Silicon Valley Failure and the Multifamily Market

What Does a Bank Collapse Have to Do with Multifamily?

The recent collapse of Silicon Valley Bank is linked to the same misguided assumptions of persistent low interest rates that have contributed to the higher potential for distress in the multifamily market. Apartment owners with financing that was dependent on continued low interest rates are now increasingly vulnerable, and multifamily investors looking for a buying opportunity have long-awaited the moment when this potential for distressed properties would meaningfully intersect with market forces. While we have not reached this moment in the multifamily market, the bank failure illustrates the broader impacts of interest rate hikes throughout the economy and the magnitude of potential losses faced by those who acted on the incorrect assumption that rates would remain lower for longer.

Multifamily, the Nation, and the Economy

​Banks Collapse Affecting Mortgage Rates, VC, PropTech

Via GlobeSt: “A drop in home mortgage rates, a pause (or even cut) by the Federal Reserve at its March 22 meeting, and the need to obtain new letters of credit are among the matters to ponder as commercial real estate companies and venture-capital groups sort through the fallout of the collapse of Silicon Valley Bank and Signature Bank.”

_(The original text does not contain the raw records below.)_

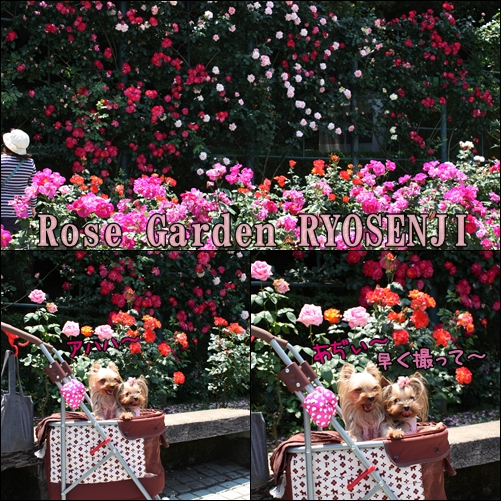 Rose Garden RYOSENJI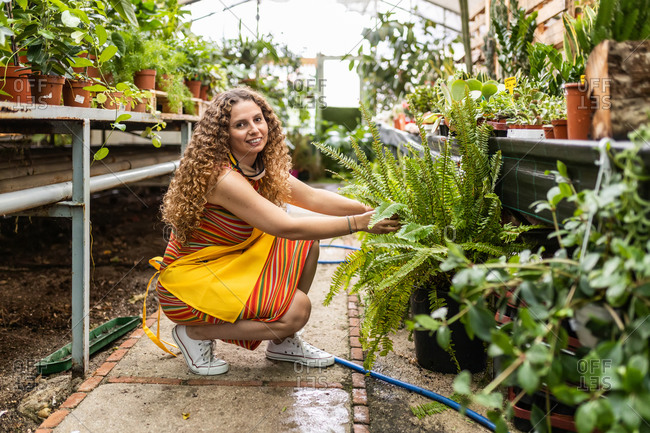 Young blonde adult woman with curly hair and a yellow apron checking the plants in her garden shed, squatting with face mask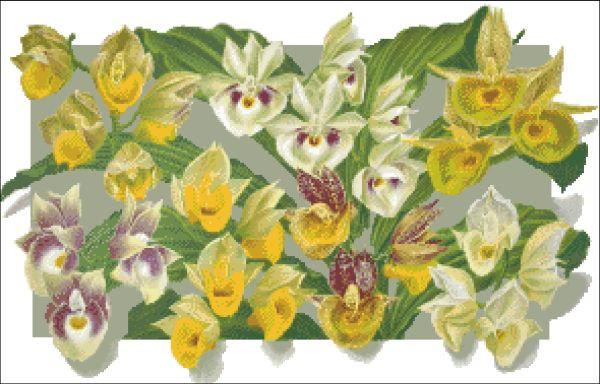Orchid Catasetum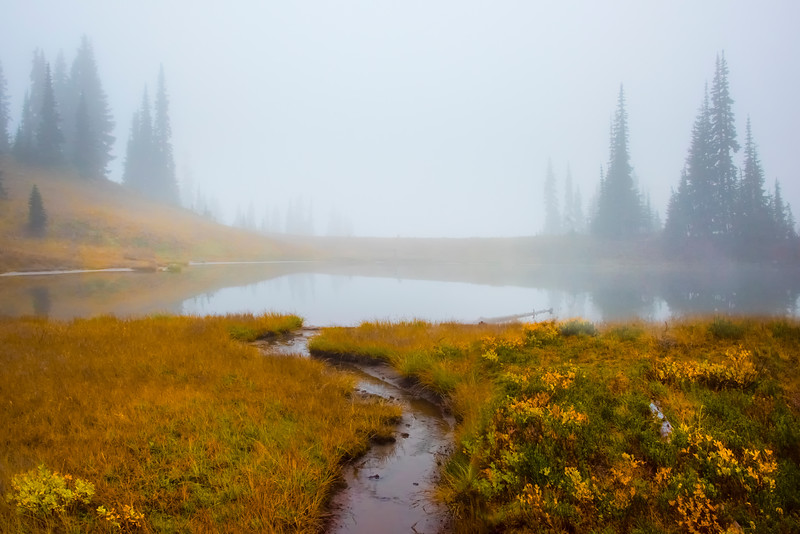 Fall Color Surrounding Tipsoo Lake In Mist -Mount Rainier National Park, Washington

Multifamily and the Housing Market

February 2023 National Multifamily Report

Via Yardi Matrix: Multifamily rents are in a holding pattern, with national monthly rent growth at zero—neither positive nor negative—at the close of the winter season, but Midwestern markets continue to show positive growth.

Multifamily Markets and Reports

February 2023 Rent Growth Report

Via CoStar: For the third month in a row, Indianapolis came out on top with the largest market rent growth. Several other Midwest markets are also among the top 10 rent growth leaders as new supply additions pose less of an issue in these areas.

Commercial Real Estate and the Macro Economy

Consumer Price Index: February 2023

Via Bureau of Labor Statistics: The index for shelter was the largest contributor to the monthly all items increase, accounting for over 70 percent of the increase, with the indexes for food, recreation, and household furnishings and operations also contributing.

Other Real Estate News and Reports

Disconnect Emerges Between Office Job Growth & Office Demand

Via CBRE: Although U.S. office-using employment has steadily increased during eight of the past 10 quarters and is 5.4% above pre-pandemic levels, occupied office space has remained relatively stagnant.